__What you have to do__
Print every line of the listing exactly, please.

__Given data__
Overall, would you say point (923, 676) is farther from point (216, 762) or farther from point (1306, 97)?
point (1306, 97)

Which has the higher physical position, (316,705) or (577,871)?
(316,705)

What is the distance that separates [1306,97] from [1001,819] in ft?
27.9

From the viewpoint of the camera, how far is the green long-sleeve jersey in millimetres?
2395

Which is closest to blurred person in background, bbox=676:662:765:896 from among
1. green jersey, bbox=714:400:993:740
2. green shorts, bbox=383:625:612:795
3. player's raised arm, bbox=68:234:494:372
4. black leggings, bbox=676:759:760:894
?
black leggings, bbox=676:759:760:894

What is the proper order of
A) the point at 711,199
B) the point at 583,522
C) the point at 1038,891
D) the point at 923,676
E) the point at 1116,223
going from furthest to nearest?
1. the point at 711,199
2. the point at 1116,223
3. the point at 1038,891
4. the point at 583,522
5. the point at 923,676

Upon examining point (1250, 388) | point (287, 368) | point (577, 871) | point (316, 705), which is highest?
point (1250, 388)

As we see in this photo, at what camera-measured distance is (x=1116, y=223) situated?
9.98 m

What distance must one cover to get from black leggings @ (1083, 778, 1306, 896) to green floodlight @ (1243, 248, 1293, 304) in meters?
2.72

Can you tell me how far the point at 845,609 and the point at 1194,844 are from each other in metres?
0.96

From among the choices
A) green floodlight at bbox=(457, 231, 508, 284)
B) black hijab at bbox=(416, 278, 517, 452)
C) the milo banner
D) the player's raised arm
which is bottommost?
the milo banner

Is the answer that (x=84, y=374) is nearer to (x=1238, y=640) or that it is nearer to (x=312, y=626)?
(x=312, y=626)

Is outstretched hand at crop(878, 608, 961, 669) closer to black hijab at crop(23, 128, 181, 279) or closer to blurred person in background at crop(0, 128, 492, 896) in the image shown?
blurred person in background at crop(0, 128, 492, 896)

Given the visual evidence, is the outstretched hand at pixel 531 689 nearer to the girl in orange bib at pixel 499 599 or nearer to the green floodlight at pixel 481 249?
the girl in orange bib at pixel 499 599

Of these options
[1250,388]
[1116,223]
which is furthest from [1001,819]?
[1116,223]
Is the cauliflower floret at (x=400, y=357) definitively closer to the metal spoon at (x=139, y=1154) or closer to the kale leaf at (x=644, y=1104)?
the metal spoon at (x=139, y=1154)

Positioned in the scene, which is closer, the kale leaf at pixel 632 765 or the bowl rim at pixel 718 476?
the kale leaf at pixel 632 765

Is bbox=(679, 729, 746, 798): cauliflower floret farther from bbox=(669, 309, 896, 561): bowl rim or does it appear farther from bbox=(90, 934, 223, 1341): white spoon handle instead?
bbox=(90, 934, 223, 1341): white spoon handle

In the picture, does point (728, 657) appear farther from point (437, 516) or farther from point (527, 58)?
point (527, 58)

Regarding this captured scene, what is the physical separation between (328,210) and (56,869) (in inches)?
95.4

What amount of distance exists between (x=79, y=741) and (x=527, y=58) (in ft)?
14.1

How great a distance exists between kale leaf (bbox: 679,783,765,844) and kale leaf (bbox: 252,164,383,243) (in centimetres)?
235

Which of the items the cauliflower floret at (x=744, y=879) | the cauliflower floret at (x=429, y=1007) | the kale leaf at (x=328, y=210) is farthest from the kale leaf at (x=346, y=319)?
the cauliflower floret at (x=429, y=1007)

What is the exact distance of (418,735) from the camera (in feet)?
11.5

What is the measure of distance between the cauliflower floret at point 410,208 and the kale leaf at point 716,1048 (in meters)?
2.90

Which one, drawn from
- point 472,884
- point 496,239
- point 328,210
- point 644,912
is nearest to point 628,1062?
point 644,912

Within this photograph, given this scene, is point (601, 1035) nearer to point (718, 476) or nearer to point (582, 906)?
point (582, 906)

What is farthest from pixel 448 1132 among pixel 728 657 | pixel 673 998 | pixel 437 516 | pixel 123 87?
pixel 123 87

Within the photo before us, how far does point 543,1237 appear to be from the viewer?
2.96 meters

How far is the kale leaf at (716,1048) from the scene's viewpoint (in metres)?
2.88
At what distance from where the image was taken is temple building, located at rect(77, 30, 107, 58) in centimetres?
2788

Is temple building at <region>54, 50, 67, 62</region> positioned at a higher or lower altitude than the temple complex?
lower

__Task answer__
Overall, would you say point (923, 676) is farther from point (216, 762) or farther from point (1306, 97)?
point (1306, 97)

Which has the higher physical position, (316,705) or (577,871)?
(316,705)

What is the distance that separates [1306,97] from [1001,819] in ft?
27.9

From the viewpoint of the camera, how far is the green long-sleeve jersey in millimetres?
2395

Which is closest to blurred person in background, bbox=676:662:765:896 from among
1. green jersey, bbox=714:400:993:740
2. green shorts, bbox=383:625:612:795
3. player's raised arm, bbox=68:234:494:372
4. black leggings, bbox=676:759:760:894
?
black leggings, bbox=676:759:760:894

What is the proper order of
A) the point at 711,199
B) the point at 583,522
C) the point at 1038,891
D) the point at 923,676
E) the point at 1116,223
going from furthest to nearest?
1. the point at 711,199
2. the point at 1116,223
3. the point at 1038,891
4. the point at 583,522
5. the point at 923,676

Upon examining point (1250, 388) | point (287, 368) | point (577, 871) | point (316, 705), which is highest?
point (1250, 388)

As we see in this photo, at what camera-measured distance is (x=1116, y=223) situated?
9.98 m

What distance must one cover to get from black leggings @ (1083, 778, 1306, 896) to green floodlight @ (1243, 248, 1293, 304) in meters?
2.72

Can you tell me how far the point at 845,609 and the point at 1194,844 are from each other in metres?
0.96

From among the choices
A) green floodlight at bbox=(457, 231, 508, 284)
B) black hijab at bbox=(416, 278, 517, 452)
C) the milo banner
D) the player's raised arm
which is bottommost?
the milo banner

Is the answer that (x=84, y=374) is nearer to (x=1238, y=640) or that it is nearer to (x=312, y=626)?
(x=312, y=626)

Is outstretched hand at crop(878, 608, 961, 669) closer to black hijab at crop(23, 128, 181, 279) or closer to blurred person in background at crop(0, 128, 492, 896) in the image shown?
blurred person in background at crop(0, 128, 492, 896)

Given the visual evidence, is the outstretched hand at pixel 531 689 nearer to the girl in orange bib at pixel 499 599 or nearer to the green floodlight at pixel 481 249?
the girl in orange bib at pixel 499 599

Of these options
[1250,388]
[1116,223]
which is furthest from [1001,819]?
[1116,223]
Is the cauliflower floret at (x=400, y=357) definitively closer to the metal spoon at (x=139, y=1154) or closer to the kale leaf at (x=644, y=1104)?
the metal spoon at (x=139, y=1154)

Positioned in the scene, which is closer, the kale leaf at pixel 632 765 or the bowl rim at pixel 718 476?
the kale leaf at pixel 632 765

Is bbox=(679, 729, 746, 798): cauliflower floret farther from bbox=(669, 309, 896, 561): bowl rim or does it appear farther from bbox=(90, 934, 223, 1341): white spoon handle instead?
bbox=(90, 934, 223, 1341): white spoon handle

In the picture, does point (728, 657) appear farther from point (437, 516) or farther from point (527, 58)?
point (527, 58)

Regarding this captured scene, what is the physical separation between (328,210) and (56,869) (in inches)?
95.4

What amount of distance exists between (x=79, y=741) and (x=527, y=58) (in ft)?
14.1

How great a distance exists between kale leaf (bbox: 679,783,765,844) and kale leaf (bbox: 252,164,383,243) (in centimetres)?
235

Which of the items the cauliflower floret at (x=744, y=879) | the cauliflower floret at (x=429, y=1007) | the kale leaf at (x=328, y=210) is farthest from the kale leaf at (x=346, y=319)?
the cauliflower floret at (x=429, y=1007)

What is the exact distance of (418,735) from the camera (in feet)?
11.5

What is the measure of distance between the cauliflower floret at point 410,208 and the kale leaf at point 716,1048 (in meters)?
2.90

Which one, drawn from
- point 472,884
- point 496,239
- point 328,210
- point 644,912
is nearest to point 628,1062?
point 644,912

Within this photograph, given this scene, is point (601, 1035) nearer to point (718, 476) or nearer to point (582, 906)?
point (582, 906)

What is farthest from pixel 448 1132 among pixel 728 657 | pixel 673 998 | pixel 437 516 | pixel 123 87?
pixel 123 87

Within the photo before us, how far does point 543,1237 appear to be from the viewer?
2.96 meters

How far is the kale leaf at (716,1048) from the scene's viewpoint (in metres)?
2.88
At what distance from where the image was taken is temple building, located at rect(77, 30, 107, 58) in centimetres?
2788

Is temple building at <region>54, 50, 67, 62</region> positioned at a higher or lower altitude than the temple complex?
lower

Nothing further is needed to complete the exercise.